In recent years, Meyer has focused on research related to neuroinflammation (e.g., markers of microglial and astroglial activation), monoamine oxidase, and synaptic density. His work primarily uses neuroimaging to study psychiatric illnesses, complemented by preclinical approaches to investigate related biomarkers. Meyer has also led early-phase trials testing novel therapeutics targeting pathological markers of depression and has explored peripheral biomarkers linked to mood disorders. Additionally, he has developed natural health products aimed at alleviating depressive symptoms, particularly during early postpartum and perimenopause.

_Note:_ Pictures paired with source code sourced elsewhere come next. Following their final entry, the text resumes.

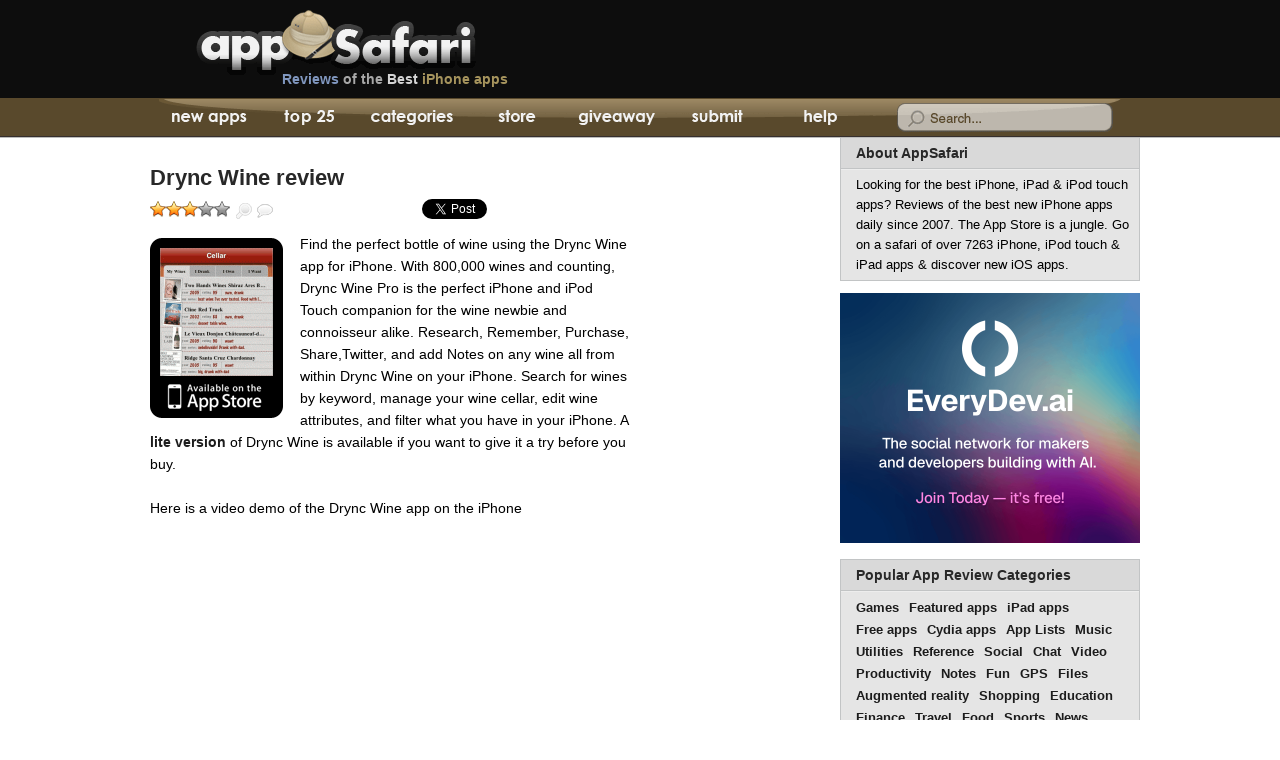

--- FILE ---
content_type: text/html; charset=utf-8
request_url: https://www.google.com/recaptcha/api2/aframe
body_size: 266
content:
<!DOCTYPE HTML><html><head><meta http-equiv="content-type" content="text/html; charset=UTF-8"></head><body><script nonce="_b5clg0wzzy1xRcjCOrpuA">/** Anti-fraud and anti-abuse applications only. See google.com/recaptcha */ try{var clients={'sodar':'https://pagead2.googlesyndication.com/pagead/sodar?'};window.addEventListener("message",function(a){try{if(a.source===window.parent){var b=JSON.parse(a.data);var c=clients[b['id']];if(c){var d=document.createElement('img');d.src=c+b['params']+'&rc='+(localStorage.getItem("rc::a")?sessionStorage.getItem("rc::b"):"");window.document.body.appendChild(d);sessionStorage.setItem("rc::e",parseInt(sessionStorage.getItem("rc::e")||0)+1);localStorage.setItem("rc::h",'1769440434939');}}}catch(b){}});window.parent.postMessage("_grecaptcha_ready", "*");}catch(b){}</script></body></html>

== Scientific contributions ==
Notable discoveries that Meyer has made in the field of psychiatric research include:

- The creation of a dietary supplement aimed at enhancing resilience against elevated monoamine oxidase A levels during the early postpartum period. This supplement, formulated with natural antioxidants and monoamine precursors, is designed to prevent depressive moods associated with postpartum blues, a precursor to postpartum depression. Its efficacy is supported by findings from an open trial published in PNAS (2017) and a randomized, double-blind placebo-controlled study published in eClinical Medicine (2024). Currently, the supplement is manufactured and sold in the United States, with plans for distribution in additional countries, including Canada.
- Discovering a strong presence of neuroinflammation (i.e., gliosis) in those who are experiencing major depressive episodes and that this inflammation in the brain has the potential to worsen over a longer duration if left untreated
- Discovering evidence of elevated levels of monoamine oxidase A in those who are going through early postpartum or perimenopause, as well as those who are experiencing intense emotional states associated with a higher risk for developing major depressive episodes, including: Being unable to control the consumption of alcohol, being in the early stages of nicotine withdrawal, and having a diagnosis of borderline personality disorder
- Discovering a pattern of elevated levels of monoamine oxidase A in those who are experiencing major depressive episodes
- Discovering a pattern of elevated levels of monoamine oxidase B in those with major depressive disorder—specifically in the prefrontal regions of the brain
- Discovering a strong presence of neuroinflammation—specifically in the implicated cortico-striatal-thalamo-cortical circuit located in the brain—in adults with obsessive-compulsive disorder
- Finding evidence that shows how selective serotonin reuptake inhibitors (SSRIS; i.e., antidepressants) produce 80% occupancy for their target site
- Finding a correlation between seasonal variation and serotonin transporter binding—binding is shown to increase during the winter season, compared to the summer season
- Finding patterns of elevated serotonin 2 receptor and striatal dopamine 2 receptor binding in both the prefrontal and anterior cingulate cortex—especially in those who score higher in targeted symptom clusters—in those with major depressive disorder who have remained medication-free for an extended period, and that serotonin 2 receptor binding decreases in those who take antidepressants that raise serotonin levels—this implies that it may be more effective to administer therapeutics that target specific subtypes of serotonin 2 receptors (e.g., psilocybin) prior to taking antidepressants that raise serotonin levels

== Awards ==
Meyer has received many awards for his contributions to psychiatric research, including the following:
- The AE Bennett Award from the Society of Biological Psychiatry
- The Distinguished Investigator Award from the Brain and Behavior Research Foundation
- The Innovations in Psychiatry and Young Investigator Awards from the Canadian College of Neuropsychopharmacology
- The Samarthji Lal Award from the Graham Boeckh Foundation
- The John Dewan Prize from the Ontario Mental Health Foundation
- The Royal College Medal Award in Medicine, for outstanding contributions to psychiatric research
- The Canada Research Chair in Neurochemistry of Major Depression (Tier 1), renewed in 2022 by the Canadian Institutes of Health Research.
- The CCNP Innovations Award from the Canadian College of Neuropsychopharmacology (2020).